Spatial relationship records

· · · · ·

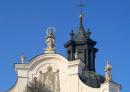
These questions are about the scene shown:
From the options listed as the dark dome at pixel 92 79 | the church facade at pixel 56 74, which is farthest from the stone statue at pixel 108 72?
the dark dome at pixel 92 79

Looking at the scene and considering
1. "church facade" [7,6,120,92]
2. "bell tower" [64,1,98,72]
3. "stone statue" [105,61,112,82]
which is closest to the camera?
"stone statue" [105,61,112,82]

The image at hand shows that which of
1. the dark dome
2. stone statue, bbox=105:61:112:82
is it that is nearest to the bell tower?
the dark dome

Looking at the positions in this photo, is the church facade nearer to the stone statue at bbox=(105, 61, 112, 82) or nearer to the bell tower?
the stone statue at bbox=(105, 61, 112, 82)

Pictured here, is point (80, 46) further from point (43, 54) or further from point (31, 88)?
point (31, 88)

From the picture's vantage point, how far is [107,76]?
42969 millimetres

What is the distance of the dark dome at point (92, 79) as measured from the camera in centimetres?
4538

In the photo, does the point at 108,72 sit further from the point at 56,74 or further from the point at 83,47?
the point at 83,47

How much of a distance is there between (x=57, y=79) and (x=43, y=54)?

· · · · ·

Your goal: Lay out the records as a Markdown table with columns Row and Line, skipping blank lines. Begin at the line that has "From the picture's" and stop after the last line of the records.

Task output:
| Row | Line |
|---|---|
| 1 | From the picture's vantage point, how far is [107,76]? |
| 2 | 42969 millimetres |
| 3 | What is the distance of the dark dome at point (92, 79) as measured from the camera in centimetres? |
| 4 | 4538 |
| 5 | In the photo, does the point at 108,72 sit further from the point at 56,74 or further from the point at 83,47? |
| 6 | the point at 83,47 |
| 7 | How much of a distance is there between (x=57, y=79) and (x=43, y=54)? |